Influence of Dynamic Three Point Bending on the Work Hardening Capacity of T105Mn120 Manganese Steel

摘要

The paper analyzes work hardening behavior of T105Mn120 Hadfield steel under dynamic conditions. The specimens were investigated under two states: (a) untreated (as cast) and (b) solution treated to 1100 degrees C. Dynamic flexural behavior was examined by means of three-point-bending tests performed with a dynamic mechanical analyser (DMA), and structural analysis was done by x-ray diffraction, optical and scanning electron microscopy; DMA tests were performed under two variants: (a) temperature scans, between -150 and 400 degrees C and (b) isothermal strain sweeps, up to 0.15% strain amplitudes.
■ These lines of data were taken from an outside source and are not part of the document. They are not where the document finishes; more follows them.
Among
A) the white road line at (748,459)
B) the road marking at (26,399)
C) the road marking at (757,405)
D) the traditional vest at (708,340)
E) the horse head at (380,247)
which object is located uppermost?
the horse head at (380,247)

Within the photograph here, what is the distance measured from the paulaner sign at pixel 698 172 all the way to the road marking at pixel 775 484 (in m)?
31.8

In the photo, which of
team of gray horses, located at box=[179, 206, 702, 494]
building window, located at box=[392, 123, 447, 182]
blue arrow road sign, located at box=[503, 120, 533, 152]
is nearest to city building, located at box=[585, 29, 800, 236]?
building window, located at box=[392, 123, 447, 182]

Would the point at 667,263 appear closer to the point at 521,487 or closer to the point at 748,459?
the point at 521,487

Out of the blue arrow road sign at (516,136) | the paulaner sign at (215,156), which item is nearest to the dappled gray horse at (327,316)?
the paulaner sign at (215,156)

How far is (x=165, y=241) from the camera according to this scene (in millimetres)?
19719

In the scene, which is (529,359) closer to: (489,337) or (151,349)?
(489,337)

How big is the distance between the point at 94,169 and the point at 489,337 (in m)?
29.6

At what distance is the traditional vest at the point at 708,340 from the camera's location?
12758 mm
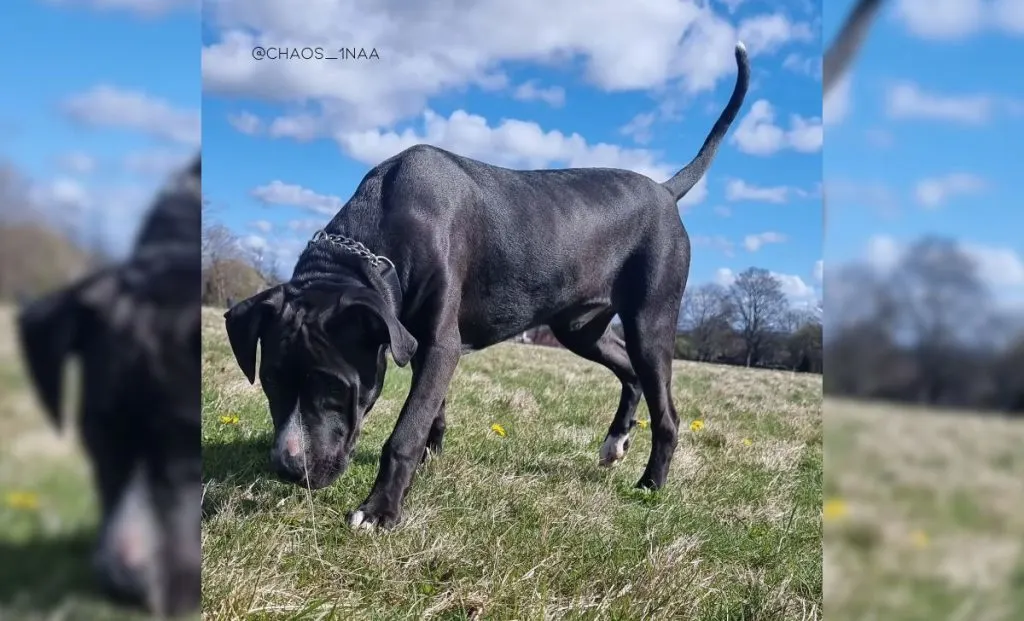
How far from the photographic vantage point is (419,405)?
3053 millimetres

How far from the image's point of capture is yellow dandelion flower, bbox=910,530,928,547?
112 cm

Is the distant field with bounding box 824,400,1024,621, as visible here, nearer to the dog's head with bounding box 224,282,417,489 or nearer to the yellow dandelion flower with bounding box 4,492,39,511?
the yellow dandelion flower with bounding box 4,492,39,511

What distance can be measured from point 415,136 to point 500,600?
1733 millimetres

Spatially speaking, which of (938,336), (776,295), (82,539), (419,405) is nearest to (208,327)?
(419,405)

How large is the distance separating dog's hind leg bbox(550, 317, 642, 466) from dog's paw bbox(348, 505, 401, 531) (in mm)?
1523

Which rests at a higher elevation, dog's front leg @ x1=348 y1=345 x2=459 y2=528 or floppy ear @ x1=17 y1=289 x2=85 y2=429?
floppy ear @ x1=17 y1=289 x2=85 y2=429

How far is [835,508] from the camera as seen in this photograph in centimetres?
127

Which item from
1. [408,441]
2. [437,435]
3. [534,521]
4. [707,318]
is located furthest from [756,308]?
[437,435]

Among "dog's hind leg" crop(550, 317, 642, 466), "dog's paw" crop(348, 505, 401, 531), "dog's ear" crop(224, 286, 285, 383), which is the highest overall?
"dog's ear" crop(224, 286, 285, 383)

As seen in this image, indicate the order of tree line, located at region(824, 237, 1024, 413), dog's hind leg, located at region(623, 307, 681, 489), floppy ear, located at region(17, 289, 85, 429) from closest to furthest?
floppy ear, located at region(17, 289, 85, 429) → tree line, located at region(824, 237, 1024, 413) → dog's hind leg, located at region(623, 307, 681, 489)

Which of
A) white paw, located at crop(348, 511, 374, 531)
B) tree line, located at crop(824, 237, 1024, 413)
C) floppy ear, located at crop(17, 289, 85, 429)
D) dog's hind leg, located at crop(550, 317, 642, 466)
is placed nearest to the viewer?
floppy ear, located at crop(17, 289, 85, 429)

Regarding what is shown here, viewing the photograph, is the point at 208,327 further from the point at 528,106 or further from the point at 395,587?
the point at 528,106

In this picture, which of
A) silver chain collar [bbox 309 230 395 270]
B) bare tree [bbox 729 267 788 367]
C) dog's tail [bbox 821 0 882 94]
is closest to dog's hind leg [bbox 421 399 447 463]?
silver chain collar [bbox 309 230 395 270]

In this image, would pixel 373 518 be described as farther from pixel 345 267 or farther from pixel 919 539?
pixel 919 539
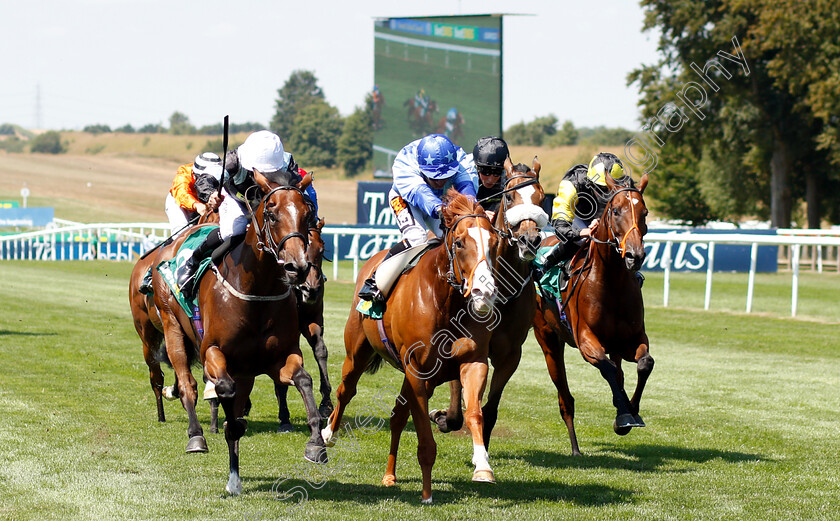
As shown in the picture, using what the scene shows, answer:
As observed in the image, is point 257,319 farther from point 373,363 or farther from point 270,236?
point 373,363

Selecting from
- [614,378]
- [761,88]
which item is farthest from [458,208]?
[761,88]

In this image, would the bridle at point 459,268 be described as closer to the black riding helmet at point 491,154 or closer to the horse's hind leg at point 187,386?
the black riding helmet at point 491,154

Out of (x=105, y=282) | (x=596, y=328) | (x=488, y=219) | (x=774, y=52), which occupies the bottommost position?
(x=105, y=282)

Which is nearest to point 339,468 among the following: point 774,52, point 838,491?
point 838,491

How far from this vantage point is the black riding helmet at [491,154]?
6.00 m

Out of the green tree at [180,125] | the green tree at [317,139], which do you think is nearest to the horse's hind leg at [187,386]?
the green tree at [317,139]

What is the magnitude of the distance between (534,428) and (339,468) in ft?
6.68

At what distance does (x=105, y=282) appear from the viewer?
2220cm

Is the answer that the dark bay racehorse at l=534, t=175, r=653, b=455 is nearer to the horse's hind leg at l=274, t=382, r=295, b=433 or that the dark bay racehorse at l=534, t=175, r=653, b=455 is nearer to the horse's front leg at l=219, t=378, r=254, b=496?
the horse's hind leg at l=274, t=382, r=295, b=433

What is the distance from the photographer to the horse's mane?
5.12m

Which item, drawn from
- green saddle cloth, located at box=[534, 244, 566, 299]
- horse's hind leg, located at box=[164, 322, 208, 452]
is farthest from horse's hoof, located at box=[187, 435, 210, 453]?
green saddle cloth, located at box=[534, 244, 566, 299]

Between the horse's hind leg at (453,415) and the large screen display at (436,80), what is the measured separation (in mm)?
22334

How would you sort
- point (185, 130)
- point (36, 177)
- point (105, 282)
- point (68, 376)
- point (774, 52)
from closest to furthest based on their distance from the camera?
point (68, 376) → point (105, 282) → point (774, 52) → point (36, 177) → point (185, 130)

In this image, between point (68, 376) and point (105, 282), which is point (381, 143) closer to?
point (105, 282)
The former emphasized the critical temperatures of thermally induced reversible martensitic transformation and antiferromagnetic-paramagnetic phase transition, while the latter enabled to monitor the storage modulus increase due to the work hardening caused by dynamic bending. Strain sweeps tests revealed the effects of both dynamic bending frequency and number of cycles. The largest work hardening effect, obtained after five strain sweep cycles applied at the frequency of 5Hz, was associated with the finest distribution of precipitated carbides, observed by differential scanning calorimetry and the formation of slip micro-bands, illustrated on OM micrographs and SEM energy dispersion spectroscopy maps.